SftP: Would you say, then, that uranium mining is a major cause of the oppression of native peoples?

LaDuke: Uranium itself is not what downpresses native peoples. If that were the case, the downpression would be restricted both in area and in time-to the nuclear era. The downpression of native people is linked to the subjugation and exploitation of the Earth. With each subsequent generation, the techno-industrial system creates demands for more resources from the land. First it was land for agricultural crops, then for gold, then for iron, then for oil, and now uranium.

Because the native people, or land-based, nonurban population, is closest to the Earth, its fate is directly related to the fate of the Earth–much more so than for an urban population which has buffered itself by means of a need-production-supply chain and a set of technological accoutrements to meet immediate physical demands.

An event like a blackout, which both causes and adversely affects the technological basis of urban, industrial society, may be regarded as an environmental crisis in urban and suburban America: for a moment, technology seems an enemy to consumers of techno-culture, but soon the lights are back on.
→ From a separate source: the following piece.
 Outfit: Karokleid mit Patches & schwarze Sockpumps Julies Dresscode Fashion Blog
For a native land-based population, in contrast, an environmental crisis is the flooding of one hundred thousand square miles of northern Quebec Indian reserves for a hydroelectric project that keeps the lights bright in New York City. There’s a big difference.

SftP: You have spoken of the “downpression” of native peoples. Is there a particular reason why you chose that term?
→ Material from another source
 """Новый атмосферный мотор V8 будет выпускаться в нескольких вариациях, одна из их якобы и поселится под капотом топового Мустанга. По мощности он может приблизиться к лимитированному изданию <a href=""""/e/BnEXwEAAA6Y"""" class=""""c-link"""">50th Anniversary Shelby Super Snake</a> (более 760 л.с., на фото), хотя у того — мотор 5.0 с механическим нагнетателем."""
LaDuke: I use the word downpression instead of oppression because it makes the concept I wish to express very clear. Downpression means to keep down, to force the people to live on their knees rather than stand free. Oppression doesn’t convey this meaning so directly.

SftP: Has this downpression of native peoples been going on long?

LaDuke: There has been a clear historical pattern to the subjugation of native peoples, which, like the subjugation of the natural environment, is at least four hundred years old in this hemisphere. It is even older in Europe. What the church and state have done in the Western Hemisphere has clear historical origins in the behavior of the same institutions in Europe. In both hemispheres, the exploitation of native peoples has expanded geometrically, not linearly. The industrial system has opened one mine, destroyed the ecological balance of one area, and moved onto another area: nothing is cleaned up in this system, and so the effects are cumulative, just like the effects of radiation toxins. Briefly, the subjugation, exploitation, and genocide of native peoples is structural, or systemic, in the development of the world.

SftP: This view of the development process has clear applications to the Third World, doesn’t it?

LaDuke: To native peoples, there is no such thing as the first, second, and third worlds; there is only an exploiting world-whether its technological system is capitalist or communist-and a host world. Native peoples, who are more numerous and occupy more land, make up the hosts.

Water, land, and life are basic to the natural order. All else has been created by the use and misuse of technology. It is only natural that, in our respective struggles for survival, the native peoples are waging a war to protect the land, the water, and life, while the consumer culture strives to protect its technological lifeblood.

This protective pattern of response can be seen in Euro-American communities confronting the current crisis in the disposal of toxic and hazardous waste. For the most part, they focus on containing, regulating, or controlling this insidious pollution, rather than on eliminating the problem at its source. The same is true of those who propose scrubbers as a solution to acid rain. The possibility of doing away with the industry and the technology altogether is not even considered.

The aboriginal peoples of Australia illustrate the conflict between technology and the natural world succinctly, by asking, “What will you do when the clever men destroy your water?” That, in truth, is what the world is coming to.

SftP: Have you anything to say about the coverage of Native American issues in the press?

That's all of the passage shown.